The huge clouds rising out of the Wapiti Fire the last week of August displayed the fierce behavior of the fire with which westerners have become accustomed. For Stanley Mayor Steve Botti, a retired National Park Service fire ecologist, it was “surrealistic.”

“It’s hard to describe what we saw last week,” said Botti. “The immensity of the pyro cumulus cloud was  amazing.”

Pyro cumulus clouds, caused by the rising heat of wind-blown fires in thick dry fuel, form when a hot fire causes an updraft, carrying the warm dry air up to a layer of air with water vapor it pushes higher to form a cumulus cloud. If fire heated cloud rises high enough it become a pyrocumulonimbus, which can generate thunderstorms, rain and even lightning.

In extreme cases, like in the Park Fire this year is California, the storm can generate a fire tornado.

I have seen where a fire was hot enough to create its own weather and then later watch the convection cloud collapse on itself. It’s a case of basic thermodynamics. Hot air rises, you get updrafts. When the fire no longer produces enough heat you get downdrafts.

Botti has been involved in wildland fire for 51 years. Since he retired, he has been active in the Sawtooth fire collaborative, which has sought to make the fires in the valley less fierce and the homes safer.





“We had a real crisis period for two or three days with possible evacuation of the town,” Botti said.

Firefighters controlled burnouts around subdivisions west of Stanley, which protected them to a degree. When a spot fire from one of the burnouts burn from the north near lower Stanley, the residents were evacuated. Botti called retired Idaho Department of Fish and Game warden Gary Gadwa, who was inside the Frank Church River of No Return Wilderness up on the Pinyon Peak Fire lookout, 20 miles north of his home in lower Stanley. The fire he said was two hours away from burning into his yard.

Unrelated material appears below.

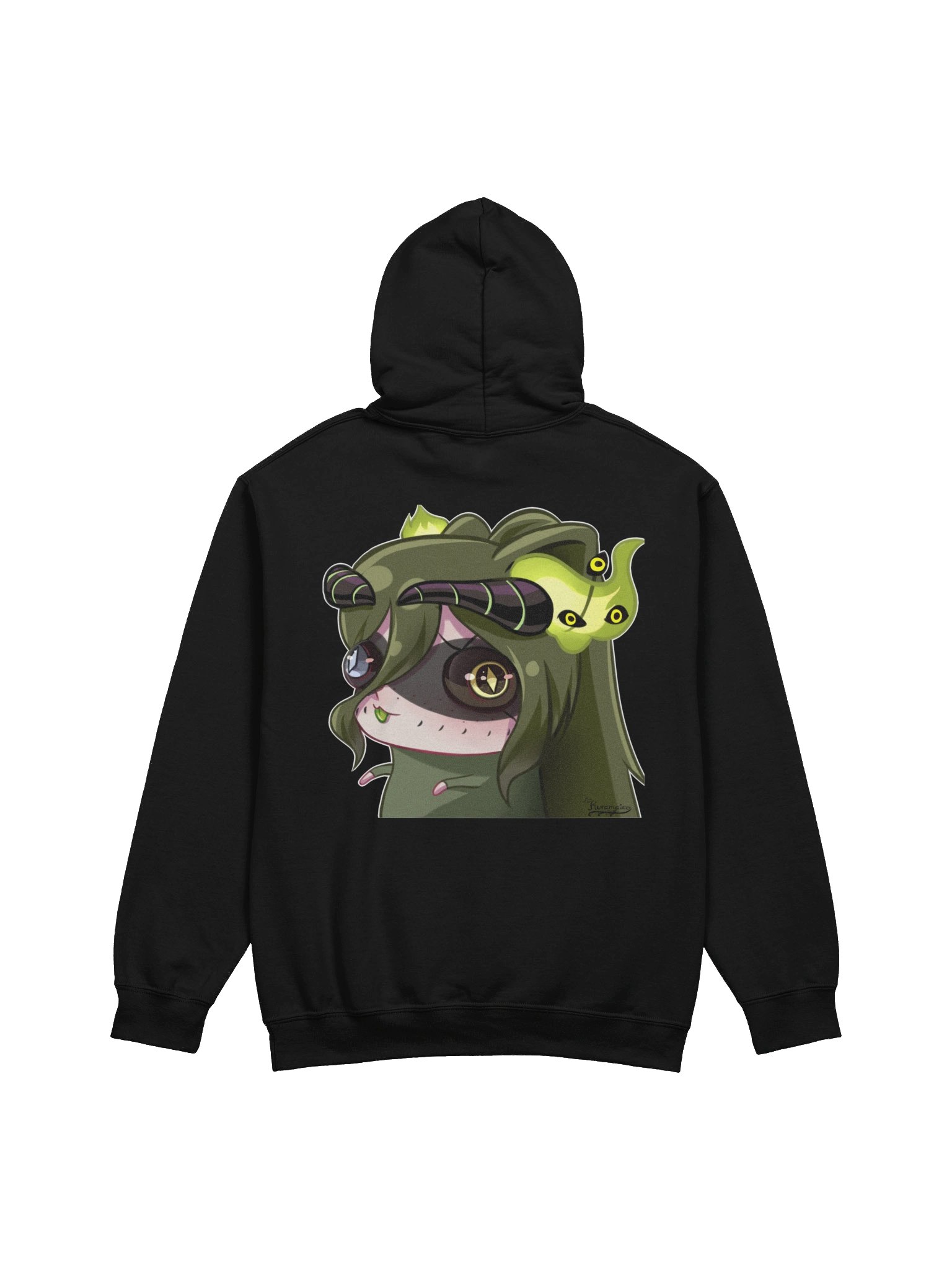 Tia Unisex Hoodie product image (4)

“He must have felt helpless,” Botti said.

But firefighters got onto the blaze with all the people and equipment they could muster and saved the town. Botti is hopeful that the emergency is over.


Fire seasons have gotten longer and fire behavior has become fierce across the world as global warming has made the American West, Eastern Russia, Australia and other areas hotter and drier over the last 30 years. Older firefighters saw few pyro cumulus clouds prior to 1988 when the huge fires in Yellowstone created frequent columns of smoke and water vapor that reporters compared to atomic bomb mushroom clouds.

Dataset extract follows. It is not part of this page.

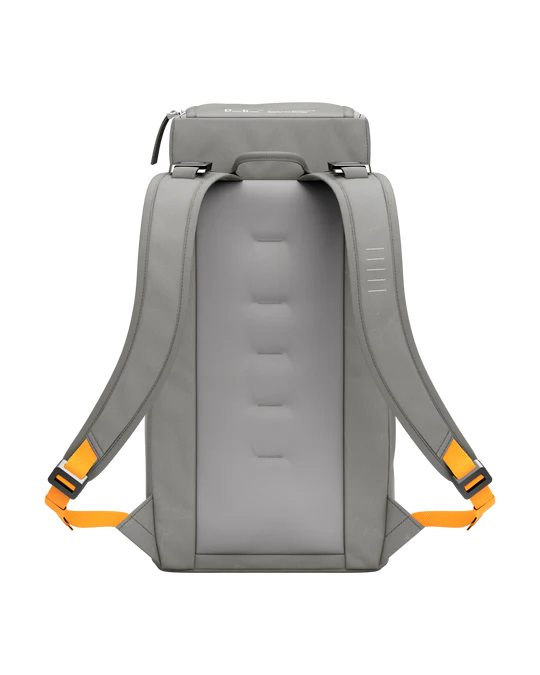 Back view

I just wrote about the Big Blowup in 1910 when 3 million acres burned in a few days. When I started covering fires in the 1980s, the old timers talked about the Sundance Fire that created a huge pyro cumulus cloud Sept. 1, 1967. It burned 55,000 acres of forestland near Priest Lake that day, setting the upper bar for a generation of firefighters until Yellowstone.

Now such fires are an annual event. The season lasts longer, and smoke fills up areas throughout the West for much of the summer. The Wapiti fire is going to burn into the fall.

“Pray for rain or snow that’s the only thing that’s going to stop this,”  Botti said.